After the opening of Hell's Kitchen Restaurant, the Head Chef in charge of the kitchen for that week will demand that all orders for each course be served to each table at the same time, and will return all orders if any dish is not cooked properly, such as being undercooked or under-seasoned, or not seasoned correctly. Although he may send in incomplete orders to encourage the contestants to come together, as the contestants are divided into teams, the Head Chef is assisted by two trusted sous-chefs , who each oversee a separate side of the kitchen to the same standards and alert the Head Chef of any problems.

The head chef's goal is to finish serving dinner every time. However, if one or both teams have serious problems and do not meet Hell's Kitchen standards, the head chef will close the kitchen early and send all competitors out of the kitchen and back to their rooms, which will end the dinner service of that team immediately (in this case, customers who received orders from the closed team will receive rice, Phat kaphrao, fried eggs, or other menus instead and receive a full refund of the reservation). In addition, if a competitor makes too many mistakes, the head chef may individually dismiss that competitor from the kitchen (usually three times, but the number of times may change, or sometimes there may not be an individual dismissal from the kitchen, depending on the discretion of each head chef).

Supplied entries>
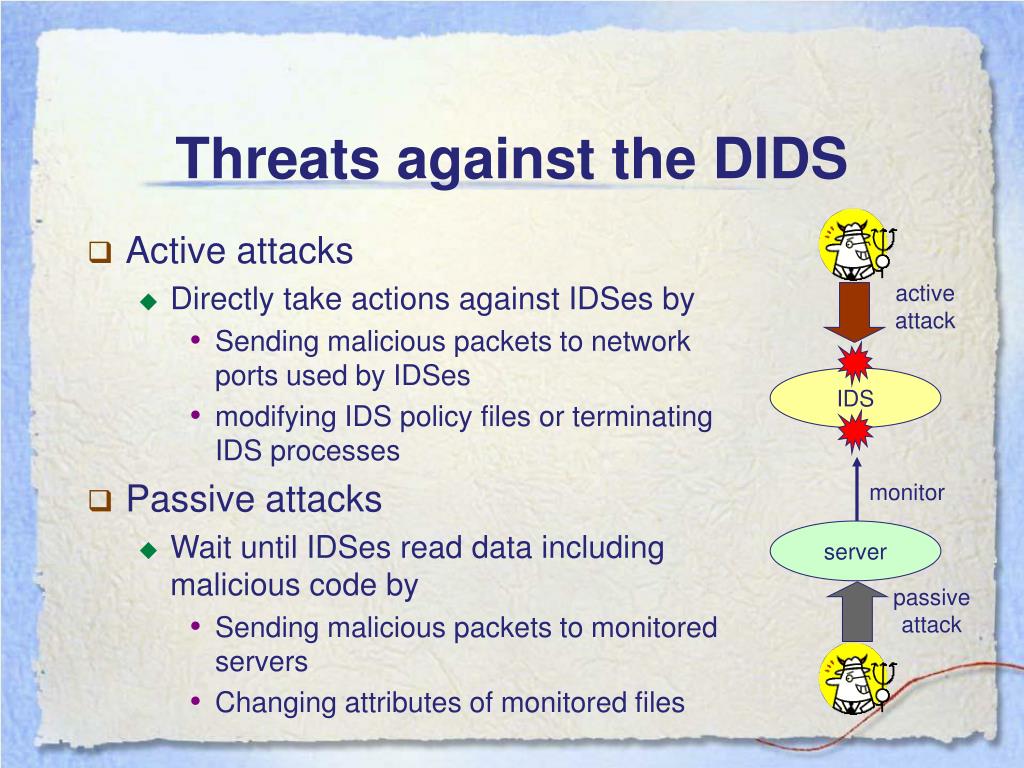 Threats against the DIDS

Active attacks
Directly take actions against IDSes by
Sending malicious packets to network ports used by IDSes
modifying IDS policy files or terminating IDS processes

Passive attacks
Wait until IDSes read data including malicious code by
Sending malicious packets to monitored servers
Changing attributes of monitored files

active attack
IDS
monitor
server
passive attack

* * *

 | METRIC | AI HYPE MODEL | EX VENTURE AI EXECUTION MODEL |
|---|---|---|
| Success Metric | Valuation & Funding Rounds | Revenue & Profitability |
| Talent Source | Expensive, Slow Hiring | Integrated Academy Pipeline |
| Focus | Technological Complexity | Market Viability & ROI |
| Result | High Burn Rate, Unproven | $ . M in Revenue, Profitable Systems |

...

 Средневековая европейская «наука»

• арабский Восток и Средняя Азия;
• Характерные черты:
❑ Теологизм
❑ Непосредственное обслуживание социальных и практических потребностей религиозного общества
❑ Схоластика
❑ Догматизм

Problem description> Resume the passage about Hell's Kitchen dinner service, picking up right after its last sentence. The records play no part in what you're asked to do.

Response area>
===Elimination===
After the competition, dinner will be served (after the Hell's Kitchen restaurant closes). The decisions of the head chef each week can be divided into 3 cases as follows:

- If there is no kitchen closure, the Head Chef in charge of the kitchen for that week will gather the contestants from the Blue Team kitchen to the Red Team kitchen and announce the winner and loser of the dinner service round for that week based on the mistakes made during the cooking. In some weeks, if both teams make close to the same number of mistakes, it may be declared a draw.
- If only one kitchen is closed, the team that is not closed will be the winner of that week's dinner service round by default.
- If both kitchens are closed, both teams will lose by default.
The losing teams must jointly select at least two contestants who they think should be eliminated (in the case of a tie, only one contestant from each team will be eliminated). After the meeting, the executive chefs will gather the contestants in the dining room, with the winning team sitting together on the left side of the executive chefs, while the losing team will stand in front of the executive chefs. Then, a representative from the losing team will nominate a contestant who should be eliminated according to the meeting. The executive chef will call all the nominated contestants to the front (or in some cases, the executive chef in charge of the kitchen that week can cancel the nomination and/or select the contestant himself/herself as appropriate) and ask each person to explain why they should stay on the show, or explain their duties, responsibilities, and mistakes in the kitchen department that made mistakes, or may ask a fellow contestant about who should be eliminated.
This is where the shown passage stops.